By Boy Scouts of America
Apr 23, 2015

“A full Scout Uniform is the only way to go”

Our Scout Shop Manager, Ali Mohammad found this great blog  article about the full uniform in the Monthly blog on behalfof the Orange County Council Commissioner

1981 uniformThose of us who grew up in Scouting all have vivid memories of special moments. One of my most memorable times was when my Scout leader, Dr. John Richardson, explained to me, a young teenager who was prone toward sloppiness in my uniform, “There’s only one way a uniform looks good: when it’s perfect.” Those words still resonate with me today, and I share them with my son’s patrol all the time. For me, they inspired pride in a symbol of the Scouting movement I enjoy so much. Other Scouts, too, responded similarly to Dr. Richardson’s admonition.

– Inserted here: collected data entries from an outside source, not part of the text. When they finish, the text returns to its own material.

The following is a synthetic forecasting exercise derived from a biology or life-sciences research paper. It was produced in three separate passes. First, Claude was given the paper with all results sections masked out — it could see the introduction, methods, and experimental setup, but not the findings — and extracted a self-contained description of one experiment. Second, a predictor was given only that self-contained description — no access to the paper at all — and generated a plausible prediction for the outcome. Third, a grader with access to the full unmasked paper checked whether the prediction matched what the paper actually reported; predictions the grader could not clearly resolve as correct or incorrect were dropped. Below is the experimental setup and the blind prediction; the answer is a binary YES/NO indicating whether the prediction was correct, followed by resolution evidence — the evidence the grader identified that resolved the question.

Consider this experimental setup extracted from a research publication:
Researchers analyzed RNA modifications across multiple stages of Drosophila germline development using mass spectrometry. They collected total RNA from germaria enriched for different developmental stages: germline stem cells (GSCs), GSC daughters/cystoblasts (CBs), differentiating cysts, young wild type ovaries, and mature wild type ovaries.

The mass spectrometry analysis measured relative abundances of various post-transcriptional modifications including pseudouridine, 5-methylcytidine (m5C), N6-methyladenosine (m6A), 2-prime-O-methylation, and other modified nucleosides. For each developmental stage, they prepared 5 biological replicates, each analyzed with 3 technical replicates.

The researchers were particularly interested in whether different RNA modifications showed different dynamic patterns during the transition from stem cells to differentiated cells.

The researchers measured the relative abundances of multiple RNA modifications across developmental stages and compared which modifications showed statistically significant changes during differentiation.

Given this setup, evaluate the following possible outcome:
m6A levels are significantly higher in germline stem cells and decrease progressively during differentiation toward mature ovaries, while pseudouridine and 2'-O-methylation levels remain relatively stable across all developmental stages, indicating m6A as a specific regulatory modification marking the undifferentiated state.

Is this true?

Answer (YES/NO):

Today, when I see Scouts wearing just part of a uniform, perhaps missing proper pants or leaving a shirt untucked, I first have to remember that many boys are not always detail-oriented in their appearance (I wasn’t). But when I see a pattern of it across most members of a pack or troop, it’s usually because the unit doesn’t require a full uniform, and that leaves me wondering what message its leaders are sending to the boys.

Scout-Uniform-InspectionYou would never expect to join soccer and wear just part of the uniform. That would be not taking the program seriously. That would be letting your team down. The very same is true for Scouting. Those who are told that they just need a Scout shirt, or that wearing a uniform is optional are likely to take their commitment to Scouting, and its values, much more casually.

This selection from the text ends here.